With the world's premier off-spinner Ravichandran Ashwin two short of becoming the fastest ever to reach 250 wickets and the deadly accurate Ravindra Jadeja for company, the likes of Tamim Iqbal, Soumya Sarkar or Mahmuddlah Riyadh won't exactly find any easy pickings.
In fact, the last time in Fatullah none of the Bangladeshi batsmen were able to read Ashwin. Not to forget the lively pace of Umesh Yadav and disconcerting bounce generated by Ishant Sharma.
The interesting part about India's home Tests this season has been that whether it is by choice or design, Kohli has had to change his playing XI most of the times.
The XI for for Thursday will feature some forced changes -Wriddhiman Saha will be back behind the stumps replacing Parthiv Patel while Amit Mishra, who was in the playing in Chennai, is out with an injury.
His replacement Kuldeep Yadav is an exciting prospect but may have to wait a little longer to get a Test cap. Jayant Yadav, whose steady off-spin and good technique with the willow impressed one and all, is expected to get his place back.
Ishant and Umesh are certainly first choice new ball bowlers even though Bhuvneshwar Kumar, in limited chances, has done his case no harm.
Hardik Pandya gives the option of a seamer all-rounder but he could be considered more as a third seamer when one is playing with the SG Test ball rather than white kookaburra.
In case, Kohli fancies the option of picking Pandya, checking him out before the big-ticket series against Australia, it could be in the place vacated by Mishra.
For Kohli and his boys, the Test gives them an ideal opportunity to break a few more records against a bowling attack whose only quality international level bowler is Shakib Al Hasan.
Kohli, who has been in rich vein of form in Test cricket, will not mind a substantial score against the likes of Mehdi Hasan Miraz, Shafiul Islam and Taskin Ahmed.

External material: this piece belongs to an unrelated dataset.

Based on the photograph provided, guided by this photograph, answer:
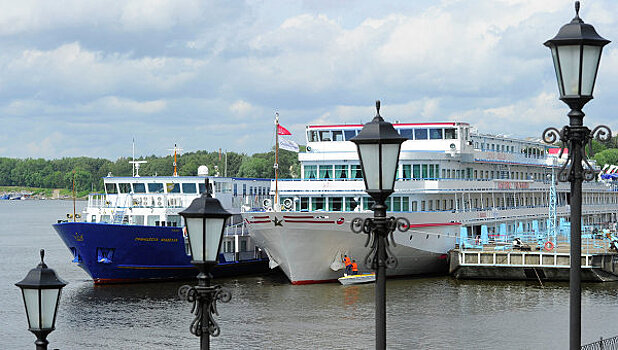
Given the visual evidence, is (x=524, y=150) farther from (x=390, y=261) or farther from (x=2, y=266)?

For the Indian top-order, it will be an opportunity to devour on a bowling attack which is certainly not A grade in terms of Test cricket. As Sunil Gavaskar says 'Test match runs are Test match runs' and one should always make hay while the sun shines.
Ditto for KL Rahul, who would like to carry forward from his 199 in the final Test against England in Chennai. Murali Vijay will also be itching to bat against a bowling attack against which he had feasted on the last time, making 150. Not to forget that Vijay has a special fondness for this particular venue.
The last time he played a Test here back in 2013, he recorded his personal best score of 167 against Australia.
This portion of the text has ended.